Agressivité : elle diminuerait de 3% par kilogramme de masse corporelle
L’étude des chercheurs brésiliens a été effectuée sur 665 chiens de race et croisés. La collecte des données a été faite à partir d’un questionnaire en ligne, concernant les propriétaires, les caractéristiques de leurs animaux, l’environnement dans lequel ils vivaient et tout comportement agressif (la fréquence d’aboiement, l’agressivité envers les étrangers et les congénères, etc.).
Les analyses des chercheurs ont montré que le sexe du propriétaire était un bon prédicteur de comportement des chiens envers les étrangers. Chez les chiens dont les propriétaires étaient des femmes, le degré d’agressivité envers les étrangers était 73% plus élevé que chez ceux dont les propriétaires étaient des hommes. La probabilité de comportement agressif envers le maître était 40% plus faible chez les femelles. Il a aussi été constaté que chez les chiens brachycéphales (à museau court et au crâne arrondi), les comportements agressifs envers les maîtres étaient 79% plus fréquents que chez les chiens mésocéphales (à museau allongé ou triangulaire). Fait intéressant : les chercheurs ont également constaté que la probabilité de comportement agressif diminue de 3% par kilogramme de masse corporelle.
Ces résultats expliquent probablement la raison pour laquelle un chihuahua ou un carlin a tendance à être plus agressif et irritable qu’un Saint-bernard ou un Boerboel (dont le poids peut facilement dépasser les 70 kg pour un mâle). Pourtant, ces grands chiens sont souvent considérés comme dangereux, et sont choisis pour leur carrure imposante pour intimider les agresseurs potentiels (chien de garde). Le côté agressif que peuvent développer ces grands chiens serait ainsi davantage influencé par leur environnement et leur éducation que par leur race. Étant de plus intimidants par leur carrure, ce sont ainsi les deux causes principales au cliché bien ancré « attention chien dangereux » dès qu’il s’agit d’un molosse ou d’un grand chien connu pour sa vivacité (malinois, berger allemand, etc.). Ces chiens (et leurs propriétaires) souffrent donc énormément de ces préjugés.
« Les résultats mettent en évidence quelque chose que nous étudions depuis un certain temps : le comportement émerge de l’interaction entre l’animal et son contexte », explique Briseida de Resende, également éthologue à l’Université de São Paulo et co-auteure de la nouvelle étude, publiée dans la revue Science Direct.

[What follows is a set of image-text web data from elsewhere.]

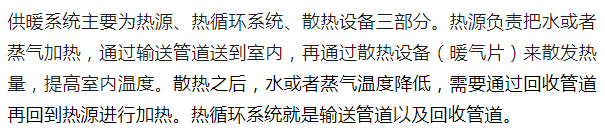 北京街头2米高神秘“蘑菇”<strong></p>
<p>eth查询</strong>，你见过吗？网友大胆猜想……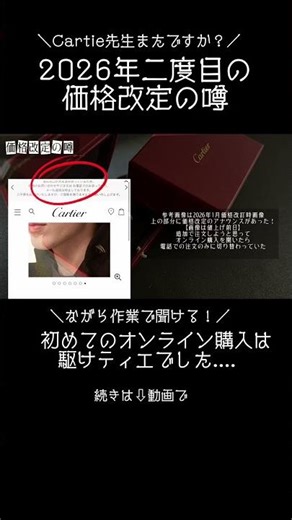 【カルティエ価格改定】駆けティエのミニトークとトリニティ開封動画#カルティエ #40代ジュエリー #30代ジュエリー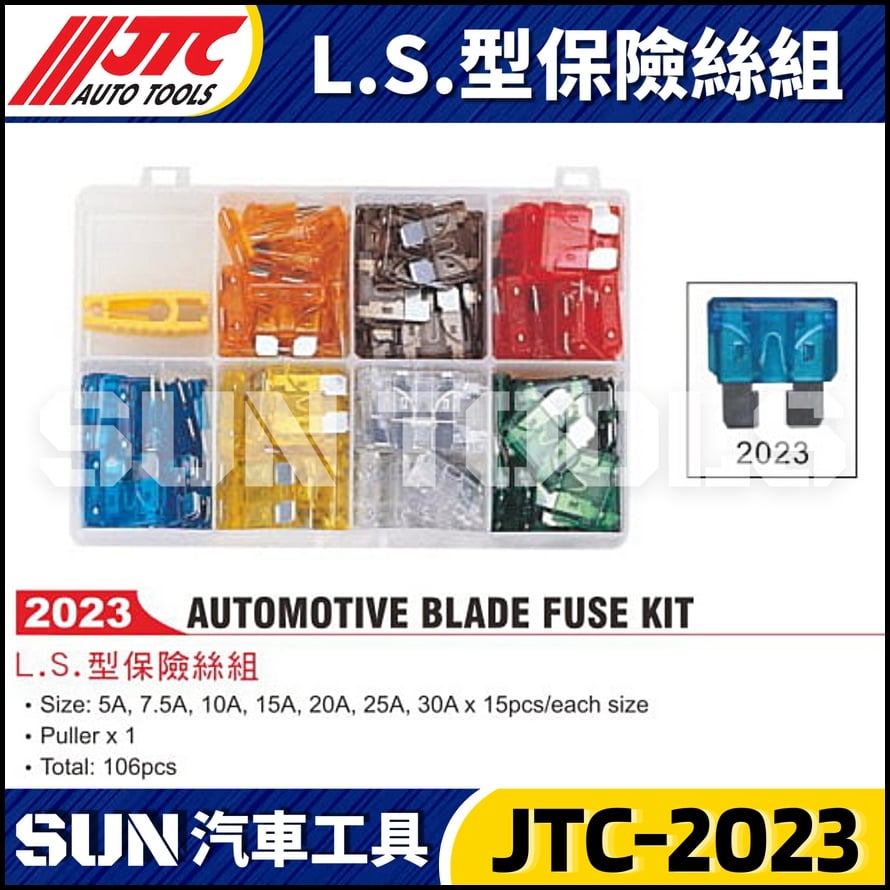 JTC-2023 L.S.型保險絲組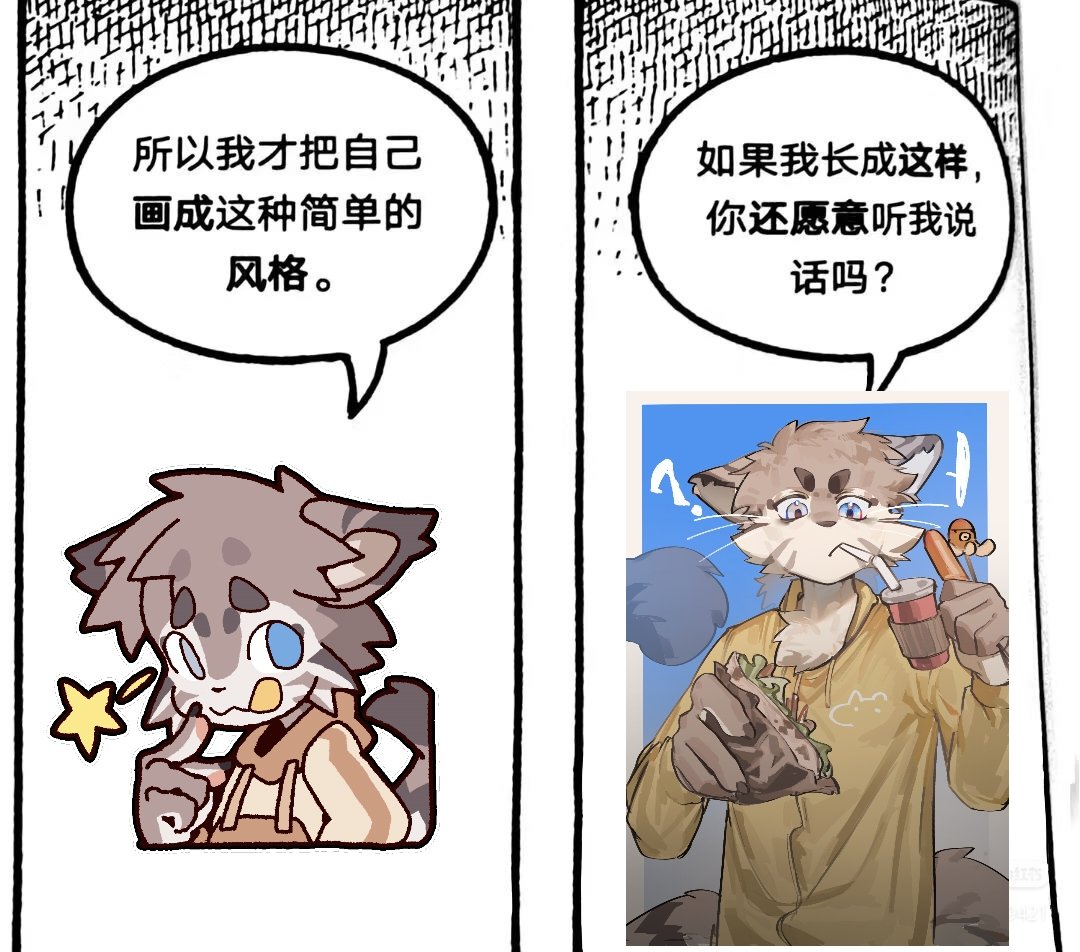 Re胡椒 tweet media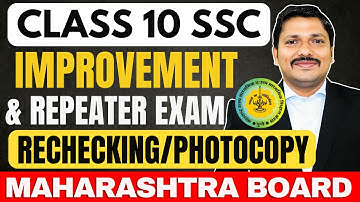CLASS 10 SSC REPEATER/IMPROVEMENT EXAM FORM FILLING STARTED MAHARASHTRA BOARD | PHOTOCOPY/RECHECKING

Par ailleurs, les chiens promenés quotidiennement par leurs maîtres présenteraient moins de comportements agressifs. Toutefois, il est important de noter que les chercheurs n’ont pas trouvé de liens de cause à effet, par rapport à cette dernière donnée. D’après les experts, il se pourrait notamment que les maîtres promènent moins leur chien car l’animal a tendance à être agressif. D’un autre côté, le chien pourrait également être plus agressif, car son maître ne le promène pas assez (l’absence d’interaction avec l’environnement, que ce soit des personnes ou des congénères, devient ainsi problématique et il est alors difficile d’en sortir). Plus de recherches sont nécessaires avant de pouvoir décrypter complètement les comportements de nos chiens.